Almost a decade ago, there were indications that this dilemma was close to being resolved in favor of economic progress and peaceful nation-building. According to a poll conducted in 2005 by Levada, more than 60 percent of respondents said they would prefer to live in a nation with higher living standards, while 36 percent counted national “greatness” as a priority. But that resolve proved temporary.

Back in 2007, Michael Porter, a Harvard business professor, advised the Kremlin on economic matters. He and his team then wrote in an analysis of Russian competitiveness that differences of opinion within the government “go beyond the usual policy disagreements that are present in many governments” and “strike to the heart of the goals of the nation itself.”

They continued: “Is the goal politics or prosperity for citizens? There is no clear mechanism to resolve these incompatible aspirations. Instead, conflicting signals threaten to cancel each other out and, even worse, create a high level of uncertainty about future policies.”

One has to remember that, in a country where the mass media is under strict government control, public opinion may be easily skewed. For several years, especially since street protests erupted in late 2011 and the Kremlin was shocked to discover serious public discontent, the state propaganda machine has been busy inventing or exaggerating threats the Russians are supposedly facing. Mr. Putin embarked on a radical information offensive to divide and frighten his countrymen.

The current streak of anti-Ukrainian and anti-Western propaganda — fraught with menacing imagery of Ukrainian fascists and their American puppeteers — is only a recent chapter in a larger PR-strategy. Past Kremlin agitprop has included dire warnings of vague conspiracies to overthrow the government, attacks on artists supposedly seeking to humiliate the Russian church, and warnings that homosexuals and a “pedophile lobby” are using the Internet to undermine the traditional family and Russian society.

These threats, fomented by the state-controlled media, are an excuse to increase the security budget, push anti-gay legislation and laws against “blasphemy,” and establish control over the Internet.

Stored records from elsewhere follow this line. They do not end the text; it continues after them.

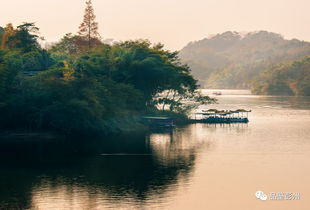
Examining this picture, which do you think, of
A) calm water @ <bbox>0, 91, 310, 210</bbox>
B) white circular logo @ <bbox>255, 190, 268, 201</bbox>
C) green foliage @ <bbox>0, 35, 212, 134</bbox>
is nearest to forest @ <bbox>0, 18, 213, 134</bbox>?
green foliage @ <bbox>0, 35, 212, 134</bbox>

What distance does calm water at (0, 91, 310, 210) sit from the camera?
2379 inches

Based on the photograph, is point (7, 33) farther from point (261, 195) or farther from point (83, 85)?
point (261, 195)

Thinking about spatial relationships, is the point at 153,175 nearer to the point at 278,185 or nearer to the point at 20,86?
the point at 278,185

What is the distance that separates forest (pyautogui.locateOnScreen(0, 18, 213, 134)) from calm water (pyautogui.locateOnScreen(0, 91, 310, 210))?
360 inches

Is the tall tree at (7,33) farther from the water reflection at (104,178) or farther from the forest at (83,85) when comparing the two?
the water reflection at (104,178)

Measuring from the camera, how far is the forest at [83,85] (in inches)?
4149

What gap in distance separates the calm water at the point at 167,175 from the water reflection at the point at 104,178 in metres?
0.10

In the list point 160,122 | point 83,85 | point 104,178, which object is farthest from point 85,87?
point 104,178

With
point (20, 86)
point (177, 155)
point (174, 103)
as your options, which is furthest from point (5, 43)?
point (177, 155)

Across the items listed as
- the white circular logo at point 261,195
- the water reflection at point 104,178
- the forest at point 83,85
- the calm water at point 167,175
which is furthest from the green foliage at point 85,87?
the white circular logo at point 261,195

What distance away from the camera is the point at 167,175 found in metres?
73.8

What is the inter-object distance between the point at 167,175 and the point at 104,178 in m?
8.53

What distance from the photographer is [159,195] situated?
206 ft

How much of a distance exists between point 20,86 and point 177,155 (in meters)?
37.1
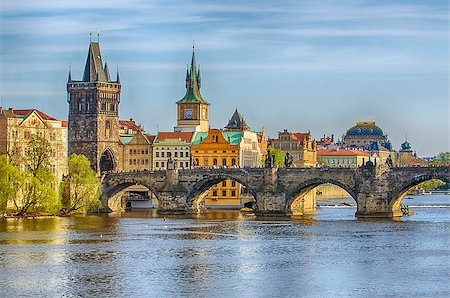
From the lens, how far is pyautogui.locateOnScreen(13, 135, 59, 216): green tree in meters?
110

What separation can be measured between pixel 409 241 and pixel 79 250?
23267mm

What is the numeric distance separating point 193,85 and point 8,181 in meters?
62.0

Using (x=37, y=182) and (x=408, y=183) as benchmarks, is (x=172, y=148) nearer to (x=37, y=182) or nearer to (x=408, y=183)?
(x=408, y=183)

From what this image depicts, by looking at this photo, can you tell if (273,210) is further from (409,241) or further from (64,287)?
(64,287)

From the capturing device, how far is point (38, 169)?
371 feet

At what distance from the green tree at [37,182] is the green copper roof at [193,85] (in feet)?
161

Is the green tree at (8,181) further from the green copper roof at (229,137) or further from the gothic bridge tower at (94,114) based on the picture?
the green copper roof at (229,137)

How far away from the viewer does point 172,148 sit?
6245 inches

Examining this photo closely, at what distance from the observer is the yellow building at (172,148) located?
6191 inches

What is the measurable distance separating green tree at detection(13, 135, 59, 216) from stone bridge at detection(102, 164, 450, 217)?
16366 mm

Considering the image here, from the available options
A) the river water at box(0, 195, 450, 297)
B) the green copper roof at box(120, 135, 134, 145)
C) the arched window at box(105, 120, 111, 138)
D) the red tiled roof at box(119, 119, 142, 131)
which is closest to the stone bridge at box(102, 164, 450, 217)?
the river water at box(0, 195, 450, 297)

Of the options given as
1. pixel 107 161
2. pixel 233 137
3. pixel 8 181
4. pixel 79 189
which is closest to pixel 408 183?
pixel 79 189

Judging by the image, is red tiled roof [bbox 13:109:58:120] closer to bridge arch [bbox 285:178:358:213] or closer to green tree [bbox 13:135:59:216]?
green tree [bbox 13:135:59:216]

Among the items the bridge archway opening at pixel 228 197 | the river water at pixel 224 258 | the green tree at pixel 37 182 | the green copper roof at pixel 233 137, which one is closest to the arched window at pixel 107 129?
the green copper roof at pixel 233 137
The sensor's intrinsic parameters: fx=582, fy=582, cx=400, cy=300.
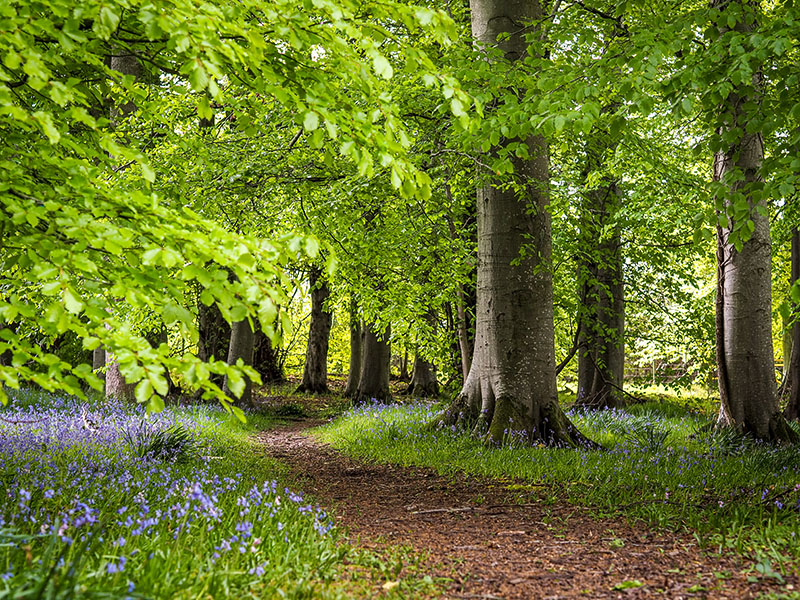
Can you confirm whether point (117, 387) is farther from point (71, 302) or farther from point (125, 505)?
point (71, 302)

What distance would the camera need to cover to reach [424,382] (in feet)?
59.1

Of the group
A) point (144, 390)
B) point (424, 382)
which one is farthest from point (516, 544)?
point (424, 382)

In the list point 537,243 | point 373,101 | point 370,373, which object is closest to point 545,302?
point 537,243

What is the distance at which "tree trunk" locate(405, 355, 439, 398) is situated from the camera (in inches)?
703

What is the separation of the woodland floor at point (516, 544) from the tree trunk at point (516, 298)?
1.57m

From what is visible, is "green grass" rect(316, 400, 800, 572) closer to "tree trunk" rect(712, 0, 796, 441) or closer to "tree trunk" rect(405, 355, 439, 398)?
"tree trunk" rect(712, 0, 796, 441)

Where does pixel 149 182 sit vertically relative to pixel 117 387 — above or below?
above

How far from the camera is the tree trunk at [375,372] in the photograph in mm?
15219

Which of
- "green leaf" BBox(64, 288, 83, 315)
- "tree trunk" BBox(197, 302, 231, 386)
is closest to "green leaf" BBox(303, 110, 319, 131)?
"green leaf" BBox(64, 288, 83, 315)

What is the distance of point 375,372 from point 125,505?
11737 millimetres

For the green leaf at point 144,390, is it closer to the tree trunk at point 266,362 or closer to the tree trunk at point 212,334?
the tree trunk at point 212,334

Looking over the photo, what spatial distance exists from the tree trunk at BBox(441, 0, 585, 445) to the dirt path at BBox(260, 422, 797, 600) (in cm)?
160

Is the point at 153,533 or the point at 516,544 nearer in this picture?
the point at 153,533

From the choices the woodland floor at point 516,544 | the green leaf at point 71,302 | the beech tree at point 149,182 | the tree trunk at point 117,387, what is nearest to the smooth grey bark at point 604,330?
the woodland floor at point 516,544
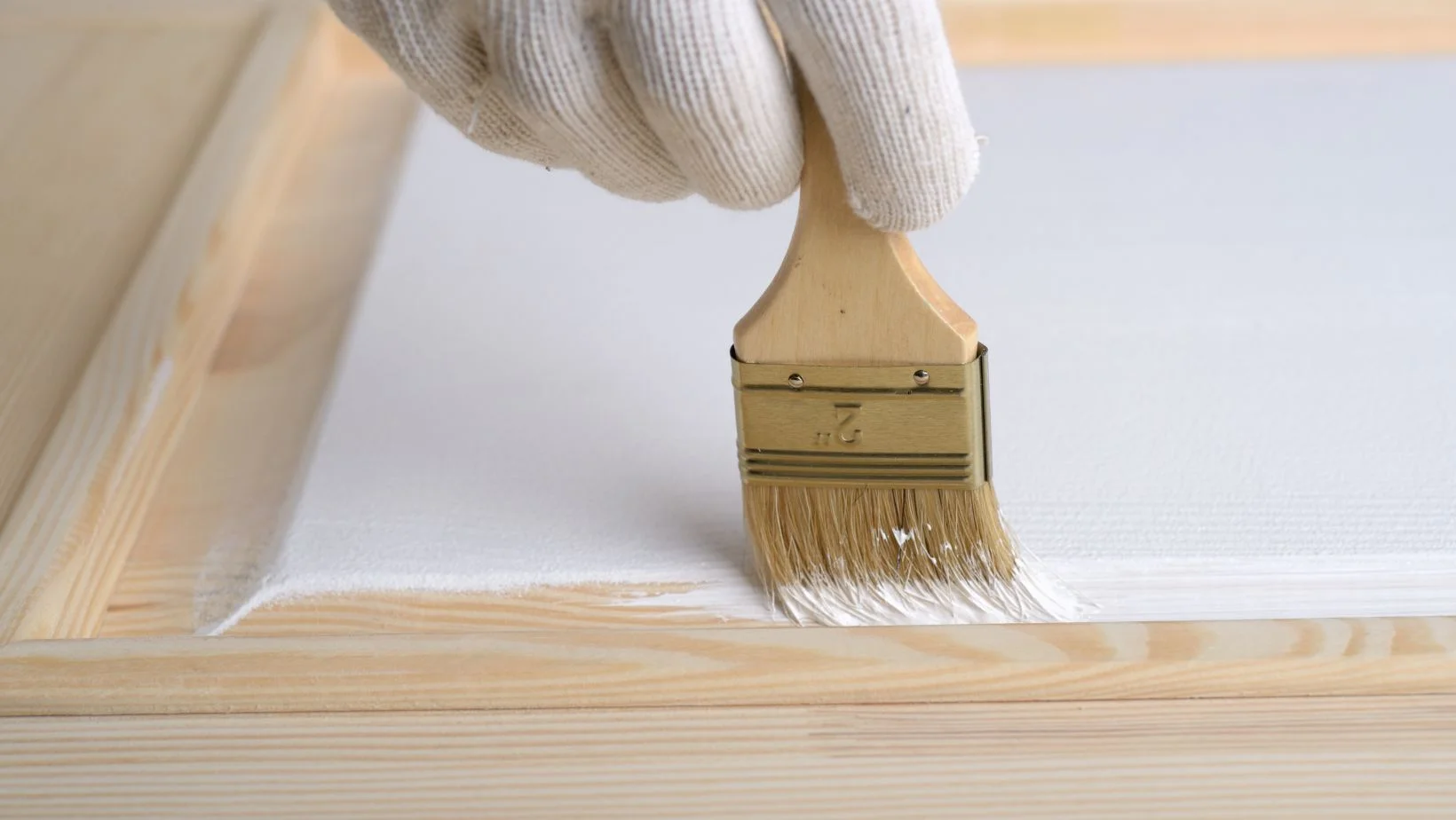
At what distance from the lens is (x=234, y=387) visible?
112cm

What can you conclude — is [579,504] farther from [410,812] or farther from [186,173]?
[186,173]

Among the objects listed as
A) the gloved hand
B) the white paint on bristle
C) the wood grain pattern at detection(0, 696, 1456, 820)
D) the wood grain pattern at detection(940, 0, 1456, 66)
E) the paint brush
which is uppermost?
the wood grain pattern at detection(940, 0, 1456, 66)

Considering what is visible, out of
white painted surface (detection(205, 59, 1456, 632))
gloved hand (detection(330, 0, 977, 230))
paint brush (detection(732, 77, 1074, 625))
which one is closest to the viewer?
gloved hand (detection(330, 0, 977, 230))

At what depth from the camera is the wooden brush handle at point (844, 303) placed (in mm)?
764

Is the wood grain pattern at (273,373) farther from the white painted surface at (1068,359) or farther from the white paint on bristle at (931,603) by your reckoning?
the white paint on bristle at (931,603)

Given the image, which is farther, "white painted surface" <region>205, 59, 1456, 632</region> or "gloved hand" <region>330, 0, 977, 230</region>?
"white painted surface" <region>205, 59, 1456, 632</region>

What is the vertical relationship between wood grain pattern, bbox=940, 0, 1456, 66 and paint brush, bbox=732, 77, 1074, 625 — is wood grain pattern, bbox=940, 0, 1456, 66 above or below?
above

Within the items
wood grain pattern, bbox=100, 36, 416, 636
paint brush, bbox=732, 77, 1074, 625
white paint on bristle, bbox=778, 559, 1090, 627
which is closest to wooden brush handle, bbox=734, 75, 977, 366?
paint brush, bbox=732, 77, 1074, 625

The Kremlin’s current propaganda campaign, focused on the “Ukrainian threat,” has been paraded as a justification for military activity along that country’s borders, for possible covert use of force inside Ukraine and for an all-out information war against the West.

Given the intensity of the media blitz, it’s a sign of relative sanity that only half of Russians are choosing sovereign and military greatness over well-being.

“Despite all the propaganda, half of the country is resisting the imperialist temptation,” says Vladimir Magun, a sociologist with the Russian Academy of Sciences.

Mr. Putin’s annexation of Crimea appears to be overwhelmingly popular, but that is because the true cost is being hidden. The Russian public has readily bought the propaganda message that it received Crimea as a free gift, says Mr. Magun, but it’s like shopping in a store with no price tags. A disappointment awaits us at the exit: Stores that don’t display price tags are usually very expensive.

As a result of Mr. Putin’s adventure, Russians can expect higher borrowing costs and a decrease in the value of the ruble, and along with that, a decrease in the value of their savings. Mr. Putin is risking a severe economic downturn and even a regional war.

The president must understand that he won’t be able to avoid economic realities: We can’t race ahead without fundamental improvements in Russia’s global competitiveness. The economy is in recession, and though the effects have not yet trickled down to most Russians, tougher economic times lie ahead. That will bring a day of reckoning.

Mr. Putin will argue that the West is punishing Russia for its international ambitions and that we, the Russian people, will have to persevere.

This is the type of social contract the Soviet government used to impose on its citizens: The enemy is at the gate, and we all have to hunker down. Mr. Putin is bringing this siege mentality back because he knows very well how to work it to his advantage.

The choice between “greatness” on the world stage and domestic prosperity is a false one. Russia can be a formidable world power while flourishing at home.